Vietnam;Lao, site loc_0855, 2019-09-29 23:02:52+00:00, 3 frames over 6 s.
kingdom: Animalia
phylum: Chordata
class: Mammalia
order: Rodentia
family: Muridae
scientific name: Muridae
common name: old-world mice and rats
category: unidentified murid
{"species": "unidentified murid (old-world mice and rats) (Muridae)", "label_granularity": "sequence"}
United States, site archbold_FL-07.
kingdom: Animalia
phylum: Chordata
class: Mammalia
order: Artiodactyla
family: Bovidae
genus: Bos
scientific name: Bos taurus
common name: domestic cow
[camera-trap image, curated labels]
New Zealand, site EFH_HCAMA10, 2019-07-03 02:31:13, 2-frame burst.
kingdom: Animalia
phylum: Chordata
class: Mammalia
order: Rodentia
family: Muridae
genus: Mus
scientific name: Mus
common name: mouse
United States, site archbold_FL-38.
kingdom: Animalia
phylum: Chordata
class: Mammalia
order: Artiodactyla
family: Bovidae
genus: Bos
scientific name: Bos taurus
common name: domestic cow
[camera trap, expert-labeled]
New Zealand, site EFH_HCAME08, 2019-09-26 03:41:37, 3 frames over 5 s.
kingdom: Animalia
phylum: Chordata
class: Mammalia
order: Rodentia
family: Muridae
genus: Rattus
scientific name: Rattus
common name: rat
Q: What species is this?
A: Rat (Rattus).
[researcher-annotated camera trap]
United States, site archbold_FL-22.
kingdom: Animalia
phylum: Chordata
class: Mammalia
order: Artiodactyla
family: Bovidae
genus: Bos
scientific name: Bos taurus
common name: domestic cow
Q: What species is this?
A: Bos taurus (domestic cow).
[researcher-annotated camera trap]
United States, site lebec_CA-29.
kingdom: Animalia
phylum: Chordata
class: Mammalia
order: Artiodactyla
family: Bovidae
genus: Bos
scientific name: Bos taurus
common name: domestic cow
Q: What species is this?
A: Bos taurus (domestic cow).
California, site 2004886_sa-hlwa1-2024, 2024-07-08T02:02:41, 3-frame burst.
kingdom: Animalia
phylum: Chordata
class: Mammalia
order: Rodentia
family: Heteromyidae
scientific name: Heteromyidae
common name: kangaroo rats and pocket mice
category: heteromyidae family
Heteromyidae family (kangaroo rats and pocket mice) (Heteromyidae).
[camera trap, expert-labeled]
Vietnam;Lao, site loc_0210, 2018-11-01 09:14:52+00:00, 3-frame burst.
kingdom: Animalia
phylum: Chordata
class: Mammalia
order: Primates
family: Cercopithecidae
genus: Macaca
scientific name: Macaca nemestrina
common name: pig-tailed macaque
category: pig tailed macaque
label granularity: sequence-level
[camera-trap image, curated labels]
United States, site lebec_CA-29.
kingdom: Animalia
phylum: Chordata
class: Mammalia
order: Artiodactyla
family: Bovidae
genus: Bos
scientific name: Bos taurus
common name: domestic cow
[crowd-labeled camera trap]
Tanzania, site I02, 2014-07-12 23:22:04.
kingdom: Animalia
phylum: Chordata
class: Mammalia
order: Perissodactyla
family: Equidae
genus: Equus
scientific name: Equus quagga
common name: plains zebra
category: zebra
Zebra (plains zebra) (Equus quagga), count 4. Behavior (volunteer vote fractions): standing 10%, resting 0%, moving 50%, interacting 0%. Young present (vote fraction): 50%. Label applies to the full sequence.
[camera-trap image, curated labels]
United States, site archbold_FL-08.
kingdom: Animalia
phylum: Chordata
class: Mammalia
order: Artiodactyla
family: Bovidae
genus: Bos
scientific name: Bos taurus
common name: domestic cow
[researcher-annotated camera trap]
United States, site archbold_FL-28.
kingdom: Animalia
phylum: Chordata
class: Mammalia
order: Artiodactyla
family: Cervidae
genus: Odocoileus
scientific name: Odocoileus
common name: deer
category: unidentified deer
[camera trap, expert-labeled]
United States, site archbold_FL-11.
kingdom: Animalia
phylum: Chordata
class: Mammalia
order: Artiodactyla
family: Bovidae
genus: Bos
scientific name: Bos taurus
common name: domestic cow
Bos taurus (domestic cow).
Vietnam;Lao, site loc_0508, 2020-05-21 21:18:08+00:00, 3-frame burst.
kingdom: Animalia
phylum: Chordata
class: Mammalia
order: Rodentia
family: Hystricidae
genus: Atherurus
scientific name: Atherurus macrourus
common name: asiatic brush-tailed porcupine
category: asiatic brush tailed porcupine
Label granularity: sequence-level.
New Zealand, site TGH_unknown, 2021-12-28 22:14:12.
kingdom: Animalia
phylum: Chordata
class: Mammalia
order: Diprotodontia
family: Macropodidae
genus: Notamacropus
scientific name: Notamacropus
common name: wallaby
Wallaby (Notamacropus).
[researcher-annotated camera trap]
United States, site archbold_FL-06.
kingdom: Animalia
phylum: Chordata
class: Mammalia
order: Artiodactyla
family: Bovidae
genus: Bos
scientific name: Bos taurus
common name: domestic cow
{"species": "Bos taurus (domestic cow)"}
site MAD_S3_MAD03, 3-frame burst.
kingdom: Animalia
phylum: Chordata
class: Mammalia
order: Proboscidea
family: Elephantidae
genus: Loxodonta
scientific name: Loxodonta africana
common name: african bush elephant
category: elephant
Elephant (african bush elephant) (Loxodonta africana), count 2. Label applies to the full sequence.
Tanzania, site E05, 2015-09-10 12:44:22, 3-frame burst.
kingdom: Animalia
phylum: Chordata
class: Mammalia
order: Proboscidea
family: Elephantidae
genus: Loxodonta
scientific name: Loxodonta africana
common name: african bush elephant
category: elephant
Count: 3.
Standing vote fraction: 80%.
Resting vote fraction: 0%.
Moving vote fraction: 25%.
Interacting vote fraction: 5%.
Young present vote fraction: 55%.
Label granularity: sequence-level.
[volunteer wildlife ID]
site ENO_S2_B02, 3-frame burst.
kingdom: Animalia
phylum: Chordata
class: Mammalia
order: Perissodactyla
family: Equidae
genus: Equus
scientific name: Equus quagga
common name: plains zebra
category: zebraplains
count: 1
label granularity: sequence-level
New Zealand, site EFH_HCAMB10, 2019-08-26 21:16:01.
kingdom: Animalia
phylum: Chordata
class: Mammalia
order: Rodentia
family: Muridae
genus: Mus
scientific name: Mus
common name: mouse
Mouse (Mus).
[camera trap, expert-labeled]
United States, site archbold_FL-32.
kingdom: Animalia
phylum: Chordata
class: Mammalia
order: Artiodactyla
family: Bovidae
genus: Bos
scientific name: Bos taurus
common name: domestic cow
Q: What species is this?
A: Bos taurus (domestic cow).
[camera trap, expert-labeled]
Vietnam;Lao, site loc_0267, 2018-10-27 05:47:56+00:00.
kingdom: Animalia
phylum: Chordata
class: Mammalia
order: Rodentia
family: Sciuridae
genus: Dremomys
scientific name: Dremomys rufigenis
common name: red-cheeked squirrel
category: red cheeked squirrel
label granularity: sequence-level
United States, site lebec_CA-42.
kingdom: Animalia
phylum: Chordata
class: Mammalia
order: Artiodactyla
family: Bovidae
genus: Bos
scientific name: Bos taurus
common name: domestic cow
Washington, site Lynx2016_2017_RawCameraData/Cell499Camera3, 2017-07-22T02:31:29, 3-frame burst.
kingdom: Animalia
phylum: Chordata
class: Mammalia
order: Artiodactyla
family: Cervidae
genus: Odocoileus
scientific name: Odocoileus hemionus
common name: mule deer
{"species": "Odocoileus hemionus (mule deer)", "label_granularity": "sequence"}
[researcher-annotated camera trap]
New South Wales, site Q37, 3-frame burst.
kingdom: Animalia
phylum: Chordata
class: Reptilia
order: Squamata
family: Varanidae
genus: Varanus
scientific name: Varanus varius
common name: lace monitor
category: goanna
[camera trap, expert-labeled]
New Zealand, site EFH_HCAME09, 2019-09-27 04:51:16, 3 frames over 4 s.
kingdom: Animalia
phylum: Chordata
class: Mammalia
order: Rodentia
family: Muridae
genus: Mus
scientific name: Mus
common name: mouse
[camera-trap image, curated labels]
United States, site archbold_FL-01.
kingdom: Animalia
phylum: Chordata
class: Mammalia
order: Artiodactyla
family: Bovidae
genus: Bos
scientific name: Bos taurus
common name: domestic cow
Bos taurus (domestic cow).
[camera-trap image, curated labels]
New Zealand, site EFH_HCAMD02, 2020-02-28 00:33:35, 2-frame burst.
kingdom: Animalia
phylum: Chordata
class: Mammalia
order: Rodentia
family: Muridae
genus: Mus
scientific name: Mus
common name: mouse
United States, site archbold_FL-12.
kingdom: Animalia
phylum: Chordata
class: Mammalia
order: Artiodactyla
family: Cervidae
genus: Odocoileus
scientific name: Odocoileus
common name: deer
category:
◆ ◆ ◆
Copy every line of the material in which the word "hemionus" occurs.

scientific name: Odocoileus hemionus
{"species": "Odocoileus hemionus (mule deer)", "label_granularity": "sequence"}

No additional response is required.